There is no way to fit what you describe in C. A string needs storage and lifetime management -- not only do you have to create new strings, you also have to delete strings that become unreferenced. There is no way to wrap a nice syntax around this in C to just make temporary strings that get automatically cleaned up. You would have to introduce a dependency on a global heap allocator, and introduce reference counting or similar machinery, and C is simply not about doing that.

And with a more structured approach, that missing syntax doesn't hurt that much. It can feel good to know what lives where and how the storage is managed. If you don't like it, go look someplace else. But don't critique C for concentrating on more basic and essential abstractions.

> Unless there's a separate type I've never seen they're still just a char* that's made at compile time.

Compile time is what I said right? And it doesn't make a char-pointer but a fixed size char-array.

You can have what you want in C++ thanks to RAII, like std::string. Whether the result is worthwhile is another question.

> If done right, the VM/compiler should be smart enough to optimize these repetitive things according to best known practices

User inputs aren't performance sensitive at all. You have a human in front that's sending maybe a dozen Byte/s of data at peak. Any language can handle that.

For visual output you're sitting on top of a browser rendering engine that's highly optimized in C/C++/Rust etc. Billions of dollars have been put into it. It's still certainly possible to use the API (the DOM and CSS) in the wrong way to make it dog slow.

The efficiency of making modifications to the data model underneath is predicated on the selection of data structures. If those are wrong, it will be slow no matter the selection of language or VM/compiler.

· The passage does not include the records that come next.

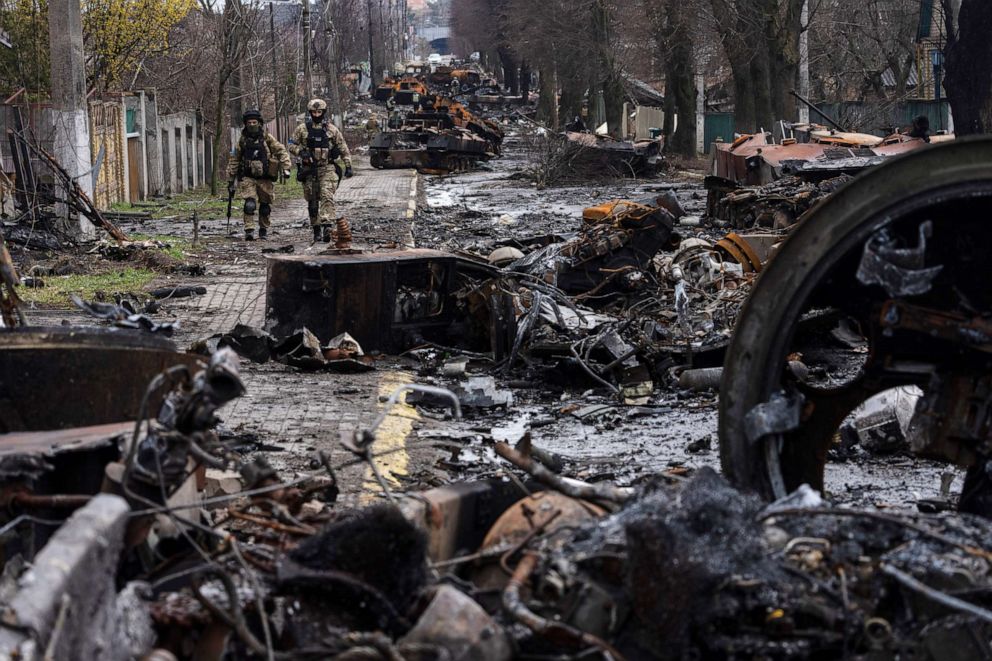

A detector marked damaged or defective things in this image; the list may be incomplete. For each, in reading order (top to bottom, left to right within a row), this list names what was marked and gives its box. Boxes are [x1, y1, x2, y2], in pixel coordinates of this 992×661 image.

rusted metal [0, 326, 200, 434]
burned wreckage [1, 135, 992, 660]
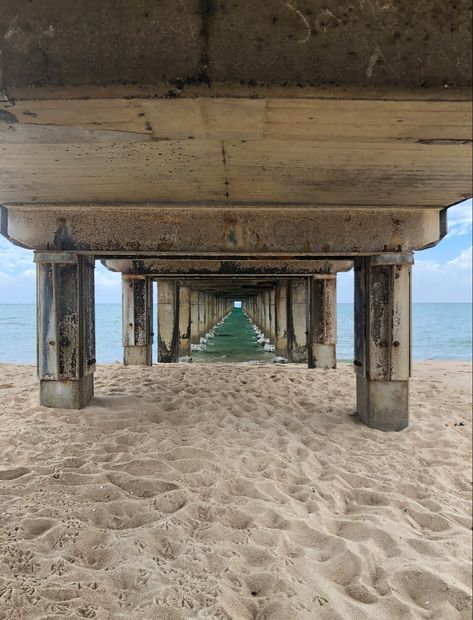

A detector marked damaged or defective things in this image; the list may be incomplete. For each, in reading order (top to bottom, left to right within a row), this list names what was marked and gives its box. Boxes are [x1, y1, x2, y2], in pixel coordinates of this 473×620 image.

rusty metal column [34, 251, 96, 406]
rusty metal column [121, 274, 153, 366]
rusty metal column [157, 280, 179, 364]
rusty metal column [272, 280, 288, 358]
rusty metal column [290, 278, 308, 364]
rusty metal column [308, 274, 338, 368]
rusty metal column [352, 252, 412, 432]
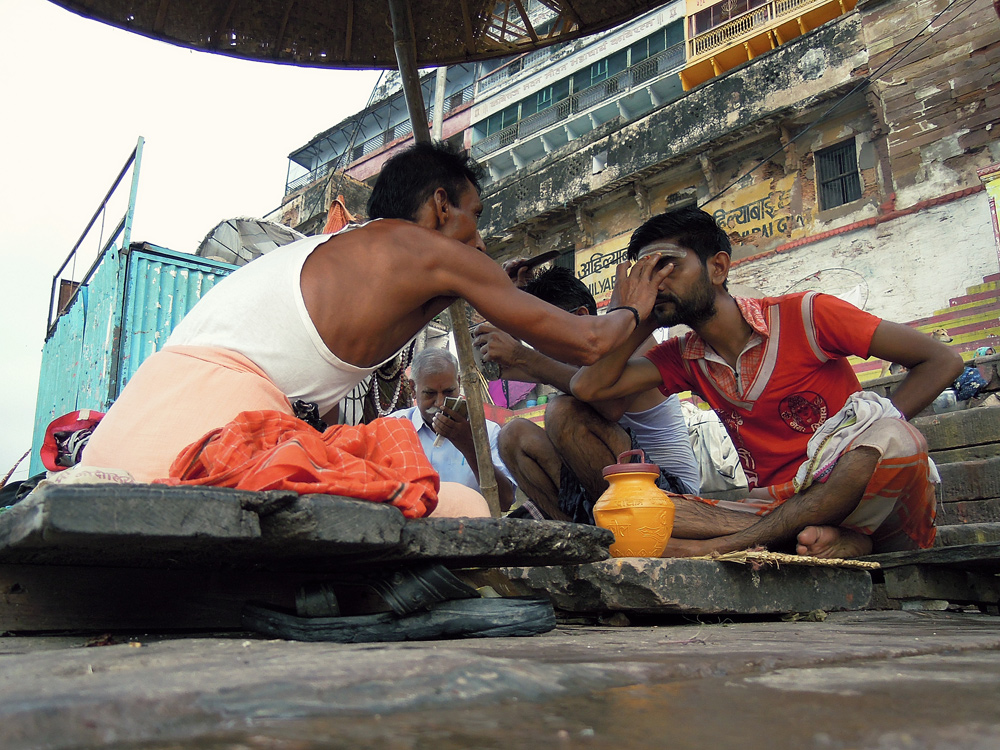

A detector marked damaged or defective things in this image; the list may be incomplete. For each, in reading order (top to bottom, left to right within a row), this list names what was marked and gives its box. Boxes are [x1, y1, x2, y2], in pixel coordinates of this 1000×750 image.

peeling plaster wall [732, 192, 996, 322]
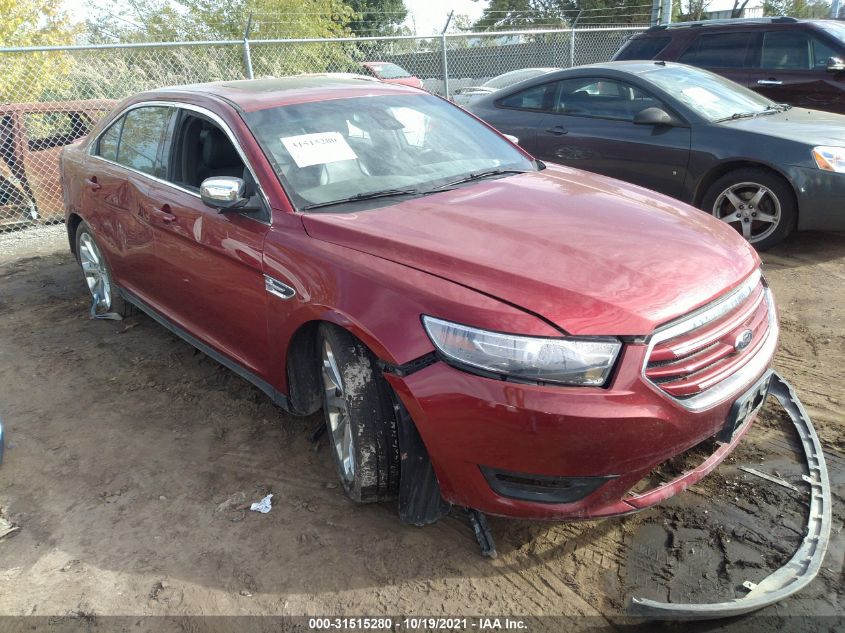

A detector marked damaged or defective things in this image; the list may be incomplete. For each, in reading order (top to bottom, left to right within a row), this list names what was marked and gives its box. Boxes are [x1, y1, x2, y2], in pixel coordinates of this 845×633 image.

damaged fender [628, 372, 832, 620]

The text buffer is certainly one central datastructure that has to be fast. https://code.visualstudio.com/blogs/2018/03/23/text-buffer-r.... One thing to try is finding the "string" in there. See also the "Why not C++" section.

1 comments

The fundamental type isn't what you're thinking of as "string" roughly C++ std::string

What's fundamental is the reference type, because that's the type you're going to use much more often, this is correctly a slice type, it refers to some bytes, I said above &[u8] is the least capability that's reasonable, and that's at last what std::string_view gives C++

This is one of the many fundamental choices Rust made that's much cleverer than it looks. The str type (some bytes which are promised to be UTF-8 text) is a language feature, a slight improvement on [u8] that's core to the language, however String is just a library type, albeit a very heavily optimized library type. A $1 micro controller might well have some use for &'static str, the immutable slice reference, e.g. to talk about some text baked into its firmware, but it doesn't have a heap allocator, it's not about to waste precious RAM on a dynamic allocator, and so it doesn't need String.

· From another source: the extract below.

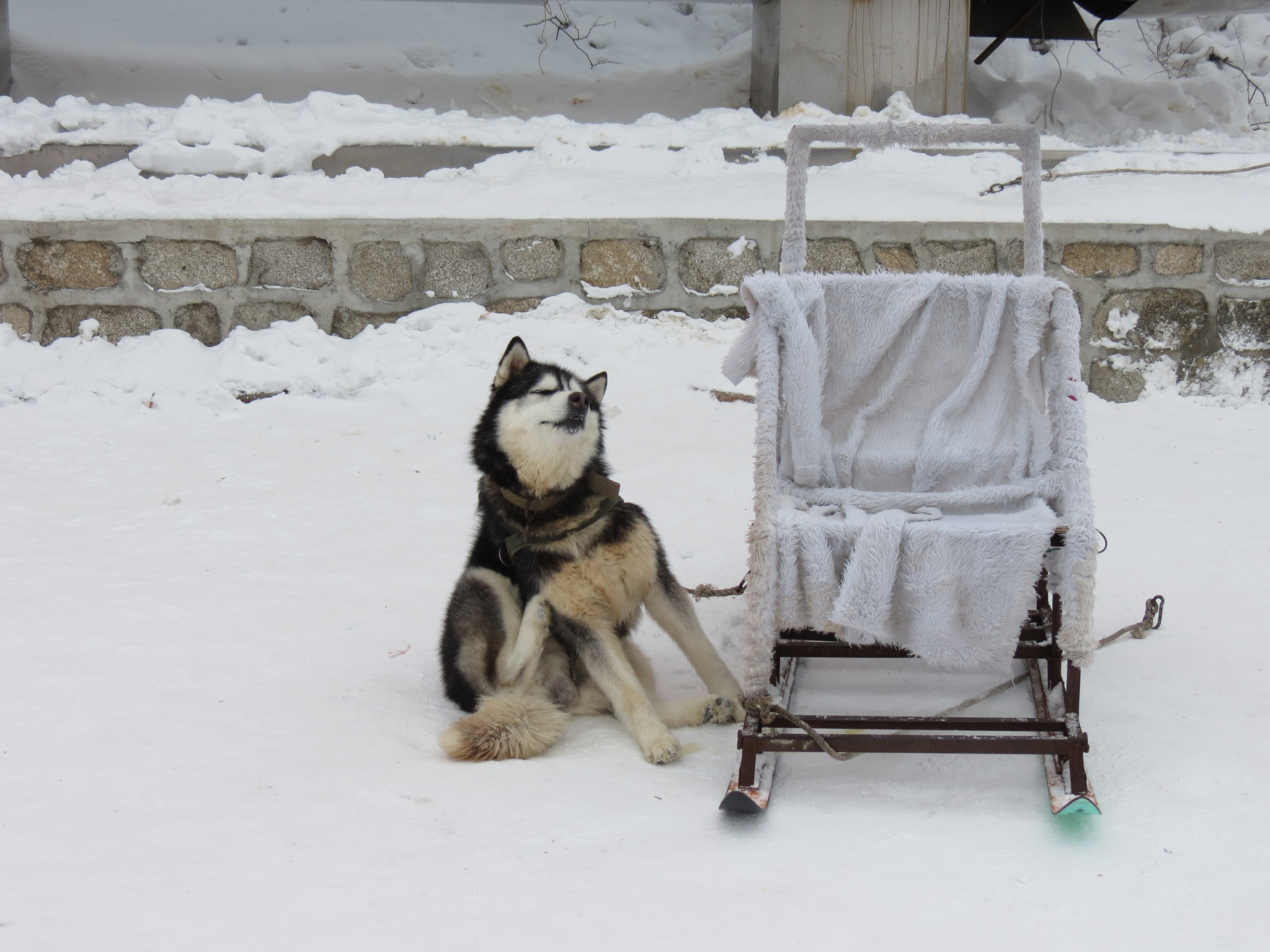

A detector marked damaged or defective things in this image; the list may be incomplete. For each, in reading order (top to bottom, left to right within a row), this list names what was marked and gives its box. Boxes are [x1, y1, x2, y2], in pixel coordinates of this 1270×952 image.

rusty metal sled frame [721, 556, 1097, 817]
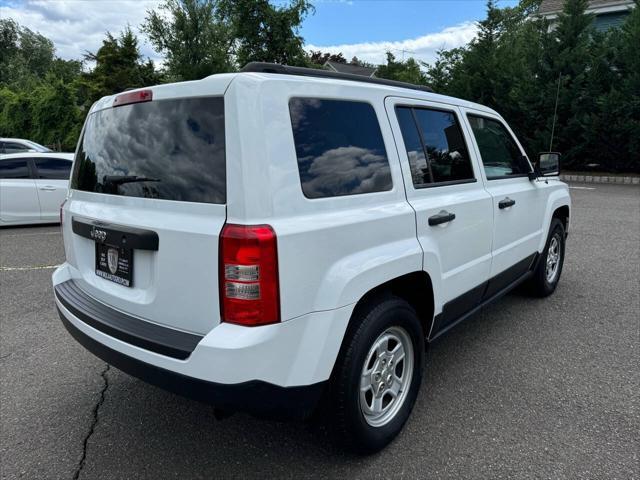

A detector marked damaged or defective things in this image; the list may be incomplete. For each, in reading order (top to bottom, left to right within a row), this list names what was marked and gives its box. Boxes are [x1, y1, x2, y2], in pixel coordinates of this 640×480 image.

asphalt crack [74, 364, 110, 480]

The talking point is a string type that can be used with some convenience. Let's say join multiple of them together at runtime with '+'. Or whatever, maybe just a function call. I was explaining why it doesn't work just like that.

The str type you mention is a nice feature, and in the future when I will have switched to Rust or whatever, I might use it to write my programs in 5 lines less.

While in C I have to use C's "slice" type: char x[] = "Hello". I know it's not quite as good since if I was to pass this around, I would have to make a pointer + length representation for this. If I needed it, it can be automatized from string literals: struct String(const char *buffer, size_t size); #define STRING(lit) (String){lit "", sizeof lit - 1}. Or char buffer[256]; my_api(buffer, sizeof buffer);

For the few situtations where string manipulation is required, it's just not a real problem.